━━━━━ Trecho do texto
Por Rangel Alves
da Costa*
Seu moço,
sertões adentro, seu moço eu vi! Meninos eu vi café sem pão, vi pão sem ter
gole d’água pra mastigação, mastigado e engolido a seco como a secura do chão.
Coisa de cortar coração.
Vi chaleira
sem água e vi fogo sem chaleira, não vi chaleira nem fogo, não vi nada no
fogão. De tanto ver coisa assim, no peito a judiação.
Vi um fogo
entristecido, esperando um toucinho ou de carne qualquer tiquinho. Mas sem nada
abrasar nem cheiro a se espalhar, apenas o fogo no chão sem panela nem tição. E
o vento levando a cinza para o ar acinzentado, assim o sertão é pintado pelo
sol demasiado.
Vi um pote com
lama, vi moringa já rachada, caneca sem ter mais nada, tudo seco e encardido
como retrato sofrido e pelo tempo afligido. Lá fora o sol esquentando, a poeira
levantando, o bicho magro e ossudo, eis o retrato de tudo.
Vi oratório
sem vela e vi aberta a cancela, janela sem aquarela, cena mais triste aquela.
Tapera sem porta na frente, casa sem porta no fundo, assim aquela gente no
mundo. Menino barrigudinho, mas do barro na parede, come sem matar a sede e
depois adormece na rede.
Vi um pai com
espingarda seguindo pela estrada, dizendo que ia caçar um preá para o jantar. O
dia inteiro esperando e nada de bicho passando, voltou todo entristecido, tudo
parecendo perdido, mas nada de diferente naquele povo sofrido. Assim a vida e a
sina do sertanejo oprimido.
Vi o cachorro
secar, vi papagaio emudecer, vi gato cacarejar, vi calango enraivecer, toda a
bicharada dali com o mesmo padecer, o mesmo sofrimento da gente também no ser
inocente. E a ossuda vaquinha, desde muito tão magrinha, caiu ao entardecer.
Não tendo mais qualquer, prostrou-se para morrer.
Vi o menino
com fome, vi o menino chorando, vi o menino esperneando. E vi a mãe lamentando,
vi a mãe suplicando. E vi o pai em aflição, catando pedaço de pão, buscando
raiz pelo chão num desespero cristão. Então achou uma lagartixa, segurou de
jeito a bicha e jogou pelo braseiro. E logo aquele cheiro, carne branca sem
tempero, e o menino sem berreiro.
Vi uma manhã
sem manhã, apenas com oração, faltando café com pão. Sem café na dispensa sem
pão dormido escondido, sem farinha nem fubá, sem nada de alimentar. Manhã que
acorda mais triste na pobreza que persiste, na desvalia do mundo, num povo e
seu submundo.
━━━━━━━━━━
_Tarefas a realizar_
1. No texto sobre o sertão, o que o pai com espingarda dizia que ia caçar para o jantar?
2. Reproduza, entre as linhas armazenadas, o trecho que começa na linha que contém "In the image, which of" e termina na linha que contém "is nearest to", incluindo ambas.
O texto acima e as linhas a seguir procedem de fontes distintas.
━━━━━ Linhas armazenadas
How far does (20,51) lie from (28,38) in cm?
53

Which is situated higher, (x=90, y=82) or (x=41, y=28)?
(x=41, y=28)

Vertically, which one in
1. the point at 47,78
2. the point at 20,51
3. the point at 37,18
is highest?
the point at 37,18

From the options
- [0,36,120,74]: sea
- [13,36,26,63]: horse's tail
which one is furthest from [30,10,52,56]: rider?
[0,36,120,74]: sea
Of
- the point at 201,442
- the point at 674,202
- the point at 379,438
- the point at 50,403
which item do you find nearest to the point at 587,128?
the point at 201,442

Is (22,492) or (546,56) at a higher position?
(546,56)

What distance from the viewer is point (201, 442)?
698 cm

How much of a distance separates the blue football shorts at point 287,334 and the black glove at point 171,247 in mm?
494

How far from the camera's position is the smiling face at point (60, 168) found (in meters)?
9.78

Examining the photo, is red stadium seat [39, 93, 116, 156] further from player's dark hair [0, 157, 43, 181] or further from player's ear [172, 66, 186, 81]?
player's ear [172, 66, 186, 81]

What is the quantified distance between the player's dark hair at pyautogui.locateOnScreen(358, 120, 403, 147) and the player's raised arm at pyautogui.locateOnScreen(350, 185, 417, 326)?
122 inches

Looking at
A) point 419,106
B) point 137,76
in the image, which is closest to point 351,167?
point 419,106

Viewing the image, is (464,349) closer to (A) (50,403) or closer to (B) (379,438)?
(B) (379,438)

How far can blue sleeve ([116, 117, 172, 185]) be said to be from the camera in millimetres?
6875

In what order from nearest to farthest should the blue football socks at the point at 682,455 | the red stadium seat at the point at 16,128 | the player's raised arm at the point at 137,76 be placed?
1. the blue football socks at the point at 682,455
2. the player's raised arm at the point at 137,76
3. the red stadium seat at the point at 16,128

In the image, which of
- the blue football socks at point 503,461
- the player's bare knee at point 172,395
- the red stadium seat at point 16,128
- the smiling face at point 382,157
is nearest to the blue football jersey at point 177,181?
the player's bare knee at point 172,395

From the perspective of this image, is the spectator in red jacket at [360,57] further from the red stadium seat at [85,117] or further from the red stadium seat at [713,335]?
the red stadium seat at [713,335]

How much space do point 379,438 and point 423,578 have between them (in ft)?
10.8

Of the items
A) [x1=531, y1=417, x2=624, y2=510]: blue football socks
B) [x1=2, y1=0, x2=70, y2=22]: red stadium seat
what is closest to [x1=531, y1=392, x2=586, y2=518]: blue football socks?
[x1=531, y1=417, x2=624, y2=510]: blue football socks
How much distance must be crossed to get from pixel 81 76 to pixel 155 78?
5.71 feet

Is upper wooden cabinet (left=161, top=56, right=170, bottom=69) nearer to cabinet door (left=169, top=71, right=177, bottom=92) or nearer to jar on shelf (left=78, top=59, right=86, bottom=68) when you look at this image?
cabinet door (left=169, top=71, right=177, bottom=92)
━━━━━━━━━━
_Respostas por tarefa_
1. Um preá.

2.
In the image, which of
- the blue football socks at point 503,461
- the player's bare knee at point 172,395
- the red stadium seat at point 16,128
- the smiling face at point 382,157
is nearest to the blue football jersey at point 177,181?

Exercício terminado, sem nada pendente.